Jim Morton on East German Cinema - Thursday, September 18th
Richie Unterberger on Eccentric Visionaries of '60s Rock - Thursday, October 23rd
John Turner on Outsider Artists and Korla Pandit - Thursday, November 20th
Laurel Braitman on Animal Madness - Postponed
About Jim Morton:
Jim Morton is a San Francisco writer whose work has focused primarily on unusual films and forgotten pop culture. From 1981 until 1983 he published a small fanzine devoted to horror and exploitation movies. He distributed the newsletter in San Francisco, where it caught the attention of V. Vale and Andrea Juno of Re/Search Publications. Vale and Juno hired Jim as guest editor and the primary contributor to Re/Search #10: Incredibly Strange Films, which was, at the time, one of the only books to take a serious look at exploitation films.
In 1988, Jim published Pop Void, a book devoted to various aspects of popular culture. He assembled writers from many different walks of life to write articles about people such as Margaret Keane, Rod McKuen, William James Sidis, and Henry Gregor Felsen; and everyday items such as Kraft Macaroni and Cheese Dinners, novelty bath soaps, and fifties car design.
Through Pop Void, Jim was enlisted as a board member for the The Museum of Modern Mythology. In 1996, he was hired by Chronicle Books to write the text for What a Character!: 20th Century American Advertising Icons.
He was also a contributor to Stefan Hammond and Mike Wilkins’ Sex and Zen and a Bullet in the Head; and Jack Sargeant and Stephanie Watson’s Lost Highways, An Illustrated History of Road Movies. He has written articles for several magazines, including MacWorld and Personal Publishing.
San Francisco resident Richie Unterberger is the author of numerous rock history books, including Unknown Legends of Rock'n'Roll and a two-part history of 1960s folk-rock,Turn! Turn! Turn! and Eight Miles High. His book The Unreleased Beatles: Music and Film won a 2007 Association for Recorded Sound Collections Award for Excellence in Historical Recorded Sound Research. His latest books are White Light/White Heat: The Velvet Underground Day-By-Day and Won't Get Fooled Again: The Who from Lifehouse to Quadrophenia.
• • • • • • •
• _TASK INSTRUCTIONS_:
Continue the lecture-series text with speaker bios from the point where it stops.

• _DATA EXTRACT_:
• • • • • • •
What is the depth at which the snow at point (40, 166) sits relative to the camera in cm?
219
• • • • • • •
• _RESULT FOR THIS EXERCISE_:
He gives regular presentations on rock and soul history throughout the Bay Area incorporating rare vintage film clips and audio recordings, at public libraries and other venues. Since summer 2011, he has taught community education courses on various aspects of rock history of rock from 1955 to 1980. He'll be teaching a five-week course on 1960s San Francisco rock at the Fort Mason campus of City College on Saturday afternoons from mid-October/mid-November.
About John Turner:
For the past thirty years, John Turner has photographed folk environments throughout the United States and around the world. He was Adjunct curator of Twentieth Century American Folk Art at the museum of Craft and Folk Art in San Francisco and has curated exhibits for the Smithsonian, the Museum of American Folk Art, and the Yerba Buena Center for the Arts. He has written numerous articles on folk art, travel and popular culture and is the author of Howard Finster, Man of Visions: The Life and Art of a Self-Taught Artist, Leeteg of Tahiti: Paintings from the Villa Velour and Create and Be Recognized, Photography On the Edge. John worked at KGO TV as a news editor and arts producer. He is currently work on a documentary on the TV organist, Korla Pandit.
About Laurel Braitman and Animal Madness:
See a series of incredible short films (from a vintage animation about a marijuana-loving dog to pretty much the best anti-drinking PSA ever, featuring actual cat actors, all from the archives of Oddball Film + Video). This is a celebration of animal minds on the fringe, hosted by Laurel Braitman (author of Animal Madness: How anxious dogs, compulsive parrots, and elephants in recovery help us understand ourselves)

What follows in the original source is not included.